We examined correlates of insulin-like growth factor-I (IGF-I), an indicator of growth hormone levels, to identify factors associated with higher levels of IGF-I in old age.

DESIGN:

Nested study of cross-sectional correlates and early-life predictors of IGF-I level.

SETTING:

A longitudinal cohort study, the Framingham Heart Study.

PARTICIPANTS:

A total of 790 men and women (mean age 78.5, range 72-94), who had weight, waist and hip circumferences measured at the time of IGF-I measurement.

MEASUREMENTS:

Association of IGF-I with weight, fat distribution, functional status, nutritional indicators, and past health behaviors was assessed. We also examined IGF-I in relation to body composition derived from dual energy X-ray absorptiometry.

RESULTS:

IGF-I levels declined with age in both men and women.

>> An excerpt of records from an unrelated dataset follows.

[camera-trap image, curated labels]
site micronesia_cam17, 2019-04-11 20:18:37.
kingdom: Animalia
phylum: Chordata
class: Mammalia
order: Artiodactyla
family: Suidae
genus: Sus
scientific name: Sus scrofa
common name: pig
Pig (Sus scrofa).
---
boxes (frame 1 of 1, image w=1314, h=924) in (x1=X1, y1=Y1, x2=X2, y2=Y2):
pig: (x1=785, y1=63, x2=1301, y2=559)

However, low IGF-I did not show expected associations with low lean mass and increased body fat. Current functional status and grip strength were not associated with IGF-I Low IGF-I was associated with weight loss in men; the strongest associations were with indicators of poorer nutritional status in both men and women. Levels of IGF-I in old age did not vary by past health behaviors.

CONCLUSION:

Although IGF-I declined with age, these data from the Framingham Heart Study did not show expected cross-sectional associations of weight, body fat, and lean mass. The strongest associations were between IGF-I and nutritional indicators. These results suggest caution may be warranted with regard to use of IGF-I as an indicator of growth hormone.